With their latest release, the popular Medeski, Martin & Wood are making a step further in terms of their soundwhich does not come as a surprise, as they have constantly been trying to find new ways to expand their sonic palette. Originally, they started as a basic jazz organ trio and along the way they just kept adding and emphasizing new elements which have enabled them to be appreciated by different audiences. It seems that in this case they have taken the best elements from the previous incarnations, and by combining them, they have succeeded in making one of the most focused and intensely grooving albums they have ever released.
With the help of John King, who is listed both as a producer and an engineer (Beck, Beastie Boys), the trio has created a brilliant album packed with interesting melodies, soundscapes and rhythms that defy gravity. The opening "Anonymous Skulls" finds John Medeski expanding his choice of keyboards (beyond Hammond organ and acoustic piano), infusing layers and layers of keyboard sounds, followed by Wood's groovy bass lines and Martin's funky beats.
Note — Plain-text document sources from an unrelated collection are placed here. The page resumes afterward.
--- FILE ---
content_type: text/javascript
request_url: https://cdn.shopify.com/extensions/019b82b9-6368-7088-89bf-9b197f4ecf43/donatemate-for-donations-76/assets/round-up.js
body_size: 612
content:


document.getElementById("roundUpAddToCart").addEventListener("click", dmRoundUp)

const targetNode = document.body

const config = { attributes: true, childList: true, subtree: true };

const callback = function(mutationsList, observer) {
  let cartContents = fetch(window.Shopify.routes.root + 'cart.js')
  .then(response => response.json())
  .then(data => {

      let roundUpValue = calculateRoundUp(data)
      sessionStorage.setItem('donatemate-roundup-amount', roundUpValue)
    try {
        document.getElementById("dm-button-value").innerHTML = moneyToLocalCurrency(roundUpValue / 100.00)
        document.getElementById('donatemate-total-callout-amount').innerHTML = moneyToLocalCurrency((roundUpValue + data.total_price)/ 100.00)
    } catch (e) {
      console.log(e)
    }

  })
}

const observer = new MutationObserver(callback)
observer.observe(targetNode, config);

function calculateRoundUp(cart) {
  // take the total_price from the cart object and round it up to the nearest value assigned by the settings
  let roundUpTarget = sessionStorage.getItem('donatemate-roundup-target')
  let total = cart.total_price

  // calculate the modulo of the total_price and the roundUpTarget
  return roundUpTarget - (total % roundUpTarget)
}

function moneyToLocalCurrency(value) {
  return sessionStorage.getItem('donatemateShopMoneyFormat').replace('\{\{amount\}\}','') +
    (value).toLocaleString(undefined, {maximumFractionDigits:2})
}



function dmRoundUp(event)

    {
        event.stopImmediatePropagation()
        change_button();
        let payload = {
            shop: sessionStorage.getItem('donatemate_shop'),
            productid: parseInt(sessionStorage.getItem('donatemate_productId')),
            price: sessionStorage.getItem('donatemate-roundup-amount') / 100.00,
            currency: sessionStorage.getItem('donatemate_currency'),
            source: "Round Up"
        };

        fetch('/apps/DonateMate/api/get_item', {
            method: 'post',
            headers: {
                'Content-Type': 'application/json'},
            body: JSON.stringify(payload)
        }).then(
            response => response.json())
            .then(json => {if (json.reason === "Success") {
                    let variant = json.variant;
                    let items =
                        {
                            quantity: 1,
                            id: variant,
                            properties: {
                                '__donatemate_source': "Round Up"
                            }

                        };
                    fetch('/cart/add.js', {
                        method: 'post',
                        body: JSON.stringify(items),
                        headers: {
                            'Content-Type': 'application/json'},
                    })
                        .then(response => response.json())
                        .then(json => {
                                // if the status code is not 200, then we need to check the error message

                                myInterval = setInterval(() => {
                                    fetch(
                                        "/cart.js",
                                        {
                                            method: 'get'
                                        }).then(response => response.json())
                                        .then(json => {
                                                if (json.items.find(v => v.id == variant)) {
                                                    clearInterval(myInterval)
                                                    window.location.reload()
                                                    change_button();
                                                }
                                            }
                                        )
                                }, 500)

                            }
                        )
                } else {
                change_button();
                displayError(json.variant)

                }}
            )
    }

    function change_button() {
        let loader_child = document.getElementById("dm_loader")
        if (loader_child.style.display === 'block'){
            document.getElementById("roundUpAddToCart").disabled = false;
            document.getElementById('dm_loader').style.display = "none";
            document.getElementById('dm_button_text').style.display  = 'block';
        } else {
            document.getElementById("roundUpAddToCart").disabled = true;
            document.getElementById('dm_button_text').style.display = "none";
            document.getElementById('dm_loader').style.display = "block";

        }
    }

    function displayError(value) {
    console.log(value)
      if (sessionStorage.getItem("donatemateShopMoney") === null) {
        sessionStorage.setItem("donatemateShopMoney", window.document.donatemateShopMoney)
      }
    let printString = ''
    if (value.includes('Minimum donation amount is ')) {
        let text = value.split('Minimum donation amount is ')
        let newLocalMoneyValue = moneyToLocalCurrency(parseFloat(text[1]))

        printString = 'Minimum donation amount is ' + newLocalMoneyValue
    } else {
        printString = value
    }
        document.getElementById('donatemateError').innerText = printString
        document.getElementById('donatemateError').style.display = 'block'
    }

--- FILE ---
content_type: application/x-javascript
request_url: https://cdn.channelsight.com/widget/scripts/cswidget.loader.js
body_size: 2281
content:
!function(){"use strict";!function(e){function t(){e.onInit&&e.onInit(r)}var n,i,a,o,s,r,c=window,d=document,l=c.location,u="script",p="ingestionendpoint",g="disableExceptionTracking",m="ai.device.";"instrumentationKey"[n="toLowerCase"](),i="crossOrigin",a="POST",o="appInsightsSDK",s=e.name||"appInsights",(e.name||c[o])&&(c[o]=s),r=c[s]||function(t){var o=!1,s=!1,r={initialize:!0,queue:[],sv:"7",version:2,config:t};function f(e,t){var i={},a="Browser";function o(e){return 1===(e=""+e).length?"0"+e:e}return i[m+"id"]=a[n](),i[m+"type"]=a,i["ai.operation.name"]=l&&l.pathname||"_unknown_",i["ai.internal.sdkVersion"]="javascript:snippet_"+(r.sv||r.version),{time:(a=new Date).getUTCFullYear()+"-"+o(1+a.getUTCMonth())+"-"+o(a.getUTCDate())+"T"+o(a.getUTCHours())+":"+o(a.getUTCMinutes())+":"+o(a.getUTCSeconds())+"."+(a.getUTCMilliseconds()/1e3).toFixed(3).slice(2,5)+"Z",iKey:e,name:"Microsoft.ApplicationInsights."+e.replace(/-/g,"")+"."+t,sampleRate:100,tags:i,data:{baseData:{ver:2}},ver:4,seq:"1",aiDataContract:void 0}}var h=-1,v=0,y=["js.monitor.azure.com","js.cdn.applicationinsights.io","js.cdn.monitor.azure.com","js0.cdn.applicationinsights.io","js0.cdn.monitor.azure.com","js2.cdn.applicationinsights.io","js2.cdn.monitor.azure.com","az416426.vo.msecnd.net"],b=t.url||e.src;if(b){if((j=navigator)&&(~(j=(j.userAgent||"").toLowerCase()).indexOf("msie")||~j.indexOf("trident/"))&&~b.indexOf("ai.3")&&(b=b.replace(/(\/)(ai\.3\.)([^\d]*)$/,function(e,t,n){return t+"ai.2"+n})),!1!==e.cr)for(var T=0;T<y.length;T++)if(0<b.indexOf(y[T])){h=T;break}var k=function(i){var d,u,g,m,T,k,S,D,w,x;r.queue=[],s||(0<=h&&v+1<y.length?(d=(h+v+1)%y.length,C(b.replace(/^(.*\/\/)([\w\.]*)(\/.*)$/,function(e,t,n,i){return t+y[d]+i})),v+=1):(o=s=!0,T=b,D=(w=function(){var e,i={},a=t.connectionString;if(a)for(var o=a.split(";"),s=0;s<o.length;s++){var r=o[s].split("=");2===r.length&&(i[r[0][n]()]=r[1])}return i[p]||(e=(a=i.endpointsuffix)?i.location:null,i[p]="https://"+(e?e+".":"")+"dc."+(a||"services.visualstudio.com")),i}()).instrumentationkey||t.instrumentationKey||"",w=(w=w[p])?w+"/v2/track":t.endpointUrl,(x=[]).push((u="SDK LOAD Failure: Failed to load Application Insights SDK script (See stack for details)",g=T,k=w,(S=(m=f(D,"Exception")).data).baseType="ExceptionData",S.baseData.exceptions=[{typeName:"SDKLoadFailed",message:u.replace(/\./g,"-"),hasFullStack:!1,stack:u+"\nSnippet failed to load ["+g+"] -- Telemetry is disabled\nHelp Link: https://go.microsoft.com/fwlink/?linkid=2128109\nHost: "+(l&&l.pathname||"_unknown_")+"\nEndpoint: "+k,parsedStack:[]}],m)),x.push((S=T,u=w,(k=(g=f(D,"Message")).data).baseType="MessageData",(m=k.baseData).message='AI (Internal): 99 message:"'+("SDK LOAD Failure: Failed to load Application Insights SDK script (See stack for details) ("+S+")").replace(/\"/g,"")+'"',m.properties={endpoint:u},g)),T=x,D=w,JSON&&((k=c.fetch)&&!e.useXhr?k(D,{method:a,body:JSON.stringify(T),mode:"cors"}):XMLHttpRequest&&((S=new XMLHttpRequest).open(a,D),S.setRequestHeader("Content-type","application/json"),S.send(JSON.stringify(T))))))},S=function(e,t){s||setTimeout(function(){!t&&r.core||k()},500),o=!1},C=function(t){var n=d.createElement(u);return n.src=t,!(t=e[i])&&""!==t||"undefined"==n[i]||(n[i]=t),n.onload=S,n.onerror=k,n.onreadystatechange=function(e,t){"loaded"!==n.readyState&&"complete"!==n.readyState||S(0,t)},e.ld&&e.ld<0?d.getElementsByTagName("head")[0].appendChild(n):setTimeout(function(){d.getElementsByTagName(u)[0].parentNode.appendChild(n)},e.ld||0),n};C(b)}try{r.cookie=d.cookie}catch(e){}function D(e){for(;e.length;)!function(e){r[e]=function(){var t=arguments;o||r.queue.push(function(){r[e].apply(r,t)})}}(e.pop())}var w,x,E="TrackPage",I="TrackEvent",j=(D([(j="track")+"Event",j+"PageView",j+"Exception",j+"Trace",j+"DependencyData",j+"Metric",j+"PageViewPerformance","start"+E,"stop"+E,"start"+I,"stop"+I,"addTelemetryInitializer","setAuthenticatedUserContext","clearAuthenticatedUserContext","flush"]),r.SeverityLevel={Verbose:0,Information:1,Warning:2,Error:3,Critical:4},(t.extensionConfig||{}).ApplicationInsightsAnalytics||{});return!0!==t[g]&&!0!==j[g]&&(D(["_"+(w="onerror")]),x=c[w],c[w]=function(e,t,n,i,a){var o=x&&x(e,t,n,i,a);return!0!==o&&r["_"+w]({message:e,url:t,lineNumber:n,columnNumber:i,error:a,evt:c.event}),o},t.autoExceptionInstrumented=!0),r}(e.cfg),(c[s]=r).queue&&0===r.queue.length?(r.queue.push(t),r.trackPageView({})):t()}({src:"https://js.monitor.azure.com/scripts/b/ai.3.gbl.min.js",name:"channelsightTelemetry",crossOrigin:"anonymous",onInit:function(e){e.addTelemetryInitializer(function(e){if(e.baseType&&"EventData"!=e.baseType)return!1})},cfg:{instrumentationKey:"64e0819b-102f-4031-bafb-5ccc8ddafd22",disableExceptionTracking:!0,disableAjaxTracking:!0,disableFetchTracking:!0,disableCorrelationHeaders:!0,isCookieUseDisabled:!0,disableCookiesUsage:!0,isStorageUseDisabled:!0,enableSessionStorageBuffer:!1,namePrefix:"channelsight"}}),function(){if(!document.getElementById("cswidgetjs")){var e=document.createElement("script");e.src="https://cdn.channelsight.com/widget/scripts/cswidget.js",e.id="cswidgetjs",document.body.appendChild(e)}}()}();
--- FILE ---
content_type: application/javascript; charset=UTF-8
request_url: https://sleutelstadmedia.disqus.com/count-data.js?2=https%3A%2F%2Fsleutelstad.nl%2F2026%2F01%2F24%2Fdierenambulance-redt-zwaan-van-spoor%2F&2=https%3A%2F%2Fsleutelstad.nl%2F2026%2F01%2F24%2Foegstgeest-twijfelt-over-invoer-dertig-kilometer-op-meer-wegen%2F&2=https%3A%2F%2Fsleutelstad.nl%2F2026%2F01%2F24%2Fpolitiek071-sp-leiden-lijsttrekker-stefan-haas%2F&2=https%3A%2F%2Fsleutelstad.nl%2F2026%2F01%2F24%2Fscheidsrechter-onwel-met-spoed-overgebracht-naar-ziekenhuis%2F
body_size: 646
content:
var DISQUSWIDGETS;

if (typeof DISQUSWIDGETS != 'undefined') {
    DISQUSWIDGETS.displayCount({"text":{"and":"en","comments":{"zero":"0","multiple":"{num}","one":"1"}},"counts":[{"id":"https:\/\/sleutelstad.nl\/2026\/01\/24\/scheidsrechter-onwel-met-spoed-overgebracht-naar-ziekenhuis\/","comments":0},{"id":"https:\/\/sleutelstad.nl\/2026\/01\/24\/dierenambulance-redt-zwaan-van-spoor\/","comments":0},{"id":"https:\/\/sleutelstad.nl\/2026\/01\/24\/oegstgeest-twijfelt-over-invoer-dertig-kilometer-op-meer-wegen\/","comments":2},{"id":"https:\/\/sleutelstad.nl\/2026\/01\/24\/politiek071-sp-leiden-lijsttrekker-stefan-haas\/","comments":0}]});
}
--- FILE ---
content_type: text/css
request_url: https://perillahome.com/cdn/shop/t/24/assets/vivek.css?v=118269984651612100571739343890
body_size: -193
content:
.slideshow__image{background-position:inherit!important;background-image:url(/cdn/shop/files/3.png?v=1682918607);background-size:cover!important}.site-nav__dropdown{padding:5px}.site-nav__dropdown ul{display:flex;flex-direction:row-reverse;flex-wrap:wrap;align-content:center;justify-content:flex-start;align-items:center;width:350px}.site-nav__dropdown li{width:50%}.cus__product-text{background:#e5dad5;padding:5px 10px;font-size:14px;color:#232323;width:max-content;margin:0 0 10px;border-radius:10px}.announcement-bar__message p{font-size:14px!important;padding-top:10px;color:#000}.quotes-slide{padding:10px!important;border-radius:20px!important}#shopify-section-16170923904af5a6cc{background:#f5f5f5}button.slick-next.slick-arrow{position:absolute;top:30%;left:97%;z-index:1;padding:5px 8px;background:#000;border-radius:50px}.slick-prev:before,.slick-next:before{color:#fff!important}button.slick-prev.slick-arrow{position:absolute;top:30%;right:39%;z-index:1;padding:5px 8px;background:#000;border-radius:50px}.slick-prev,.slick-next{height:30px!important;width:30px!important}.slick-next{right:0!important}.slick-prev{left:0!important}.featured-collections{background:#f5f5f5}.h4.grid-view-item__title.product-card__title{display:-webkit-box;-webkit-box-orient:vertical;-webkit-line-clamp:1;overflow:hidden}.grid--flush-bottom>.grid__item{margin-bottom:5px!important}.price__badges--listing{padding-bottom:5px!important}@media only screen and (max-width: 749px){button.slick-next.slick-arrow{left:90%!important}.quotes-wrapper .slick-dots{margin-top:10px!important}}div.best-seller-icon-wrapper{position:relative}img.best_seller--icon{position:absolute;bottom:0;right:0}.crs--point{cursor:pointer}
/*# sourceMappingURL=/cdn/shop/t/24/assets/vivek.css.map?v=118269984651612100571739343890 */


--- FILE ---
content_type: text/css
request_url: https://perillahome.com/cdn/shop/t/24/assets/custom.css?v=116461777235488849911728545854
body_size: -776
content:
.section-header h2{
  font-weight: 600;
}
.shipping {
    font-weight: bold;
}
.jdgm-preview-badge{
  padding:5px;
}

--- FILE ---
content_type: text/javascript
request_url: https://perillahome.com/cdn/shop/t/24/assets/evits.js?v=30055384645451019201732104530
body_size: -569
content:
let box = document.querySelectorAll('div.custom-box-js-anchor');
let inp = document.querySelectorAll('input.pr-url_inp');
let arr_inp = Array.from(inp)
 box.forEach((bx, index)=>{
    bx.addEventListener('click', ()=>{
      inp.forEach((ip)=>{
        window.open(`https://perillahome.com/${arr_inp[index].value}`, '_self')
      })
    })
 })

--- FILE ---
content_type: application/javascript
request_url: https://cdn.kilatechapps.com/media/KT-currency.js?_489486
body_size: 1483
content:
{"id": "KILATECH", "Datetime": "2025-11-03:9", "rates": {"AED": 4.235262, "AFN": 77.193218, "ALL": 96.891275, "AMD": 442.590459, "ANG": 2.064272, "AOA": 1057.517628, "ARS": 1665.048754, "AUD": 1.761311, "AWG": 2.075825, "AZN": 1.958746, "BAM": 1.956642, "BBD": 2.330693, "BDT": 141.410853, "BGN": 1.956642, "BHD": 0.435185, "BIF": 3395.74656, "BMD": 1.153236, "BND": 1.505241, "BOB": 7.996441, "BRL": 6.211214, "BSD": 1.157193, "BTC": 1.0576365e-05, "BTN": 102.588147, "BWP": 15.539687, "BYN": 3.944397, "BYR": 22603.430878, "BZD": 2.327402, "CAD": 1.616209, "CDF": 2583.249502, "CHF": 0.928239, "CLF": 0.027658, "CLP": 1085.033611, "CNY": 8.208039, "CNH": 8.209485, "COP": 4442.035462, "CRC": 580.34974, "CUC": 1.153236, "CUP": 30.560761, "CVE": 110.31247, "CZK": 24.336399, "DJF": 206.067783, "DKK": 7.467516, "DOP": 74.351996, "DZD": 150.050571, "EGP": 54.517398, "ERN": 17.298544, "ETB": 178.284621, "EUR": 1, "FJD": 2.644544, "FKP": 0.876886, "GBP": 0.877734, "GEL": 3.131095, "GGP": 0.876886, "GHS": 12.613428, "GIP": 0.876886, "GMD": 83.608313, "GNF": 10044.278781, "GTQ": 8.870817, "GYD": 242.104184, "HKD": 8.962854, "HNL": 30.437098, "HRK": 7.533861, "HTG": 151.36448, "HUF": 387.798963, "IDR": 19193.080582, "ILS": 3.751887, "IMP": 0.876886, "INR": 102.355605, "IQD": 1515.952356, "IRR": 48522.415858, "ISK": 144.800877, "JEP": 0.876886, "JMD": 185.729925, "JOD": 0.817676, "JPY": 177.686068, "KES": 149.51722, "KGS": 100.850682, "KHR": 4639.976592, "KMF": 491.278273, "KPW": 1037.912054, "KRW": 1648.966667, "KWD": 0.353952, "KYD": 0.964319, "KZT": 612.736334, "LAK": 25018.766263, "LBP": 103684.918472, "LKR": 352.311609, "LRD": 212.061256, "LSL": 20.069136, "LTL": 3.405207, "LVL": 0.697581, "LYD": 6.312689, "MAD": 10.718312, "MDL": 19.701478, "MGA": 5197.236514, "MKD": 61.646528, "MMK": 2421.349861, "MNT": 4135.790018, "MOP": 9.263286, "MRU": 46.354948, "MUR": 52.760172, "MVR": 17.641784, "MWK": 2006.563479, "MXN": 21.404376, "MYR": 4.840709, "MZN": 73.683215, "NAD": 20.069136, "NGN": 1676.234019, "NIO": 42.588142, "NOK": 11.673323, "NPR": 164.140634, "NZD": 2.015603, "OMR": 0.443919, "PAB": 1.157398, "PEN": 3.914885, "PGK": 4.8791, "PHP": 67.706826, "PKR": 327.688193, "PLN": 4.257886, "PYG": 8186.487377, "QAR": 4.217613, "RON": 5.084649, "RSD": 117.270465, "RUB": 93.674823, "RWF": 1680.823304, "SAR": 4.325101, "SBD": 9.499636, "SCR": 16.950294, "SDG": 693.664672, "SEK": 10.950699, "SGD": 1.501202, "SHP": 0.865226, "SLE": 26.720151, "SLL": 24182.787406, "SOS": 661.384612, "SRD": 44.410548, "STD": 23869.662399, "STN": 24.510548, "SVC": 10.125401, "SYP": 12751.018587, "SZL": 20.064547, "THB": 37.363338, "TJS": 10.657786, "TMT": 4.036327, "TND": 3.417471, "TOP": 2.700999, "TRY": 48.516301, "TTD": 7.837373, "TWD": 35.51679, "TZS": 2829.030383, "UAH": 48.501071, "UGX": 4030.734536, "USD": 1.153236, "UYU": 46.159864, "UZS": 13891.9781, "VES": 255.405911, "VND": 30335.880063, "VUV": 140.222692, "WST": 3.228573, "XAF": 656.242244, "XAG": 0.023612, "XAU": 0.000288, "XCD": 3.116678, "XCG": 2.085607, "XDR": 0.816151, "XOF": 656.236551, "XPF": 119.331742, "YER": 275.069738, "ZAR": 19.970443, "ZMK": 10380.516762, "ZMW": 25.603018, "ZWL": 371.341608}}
It should be noted that all the tunes are about four minutes long, which provides them with certain boundaries and a sense of conciseness when compared to free and more recent atonal/experimental works like Tonic, The Dropper, and Uninvincible, and the recently reissued Farmer's Reserve. These records are interesting in their own right, but somehow this one inspires MMW to show what they can do with their instruments.
Compared to the previous Uninvincible, there are less guests than usual. The group is joined by guitar virtuoso Marc Ribot, who plays on four tracks ("Reflector," "New Planet," "Sasa" and "Queen Bee") and adds a real rock edge to those numbers, especially "Queen Bee," where he really lets it rip. There are other guest appearances by Sex Mob's Steven Bernstein and Briggan Krauss, who add saxophone and slide trumpet on "Sasa." "Mami Gato" has a Latin-inspired feel and melodies, but they're not obvious. Somehow, these sounds and beats suggest sound worlds belonging to different eras and genres (eg. Hancock's Head Hunters ), but only to the effect that they are blending traditional and contemporary elements with an admirable bravado in their quest to create the melange of sounds which characterise this record.
Most musicians limit themselves by avoiding risks and playing it safe. However, that is not the case here. End of the World Party is really a great album in the vein of Shack-Man and Combustication, and it has much more to offer than it might seem at first glance.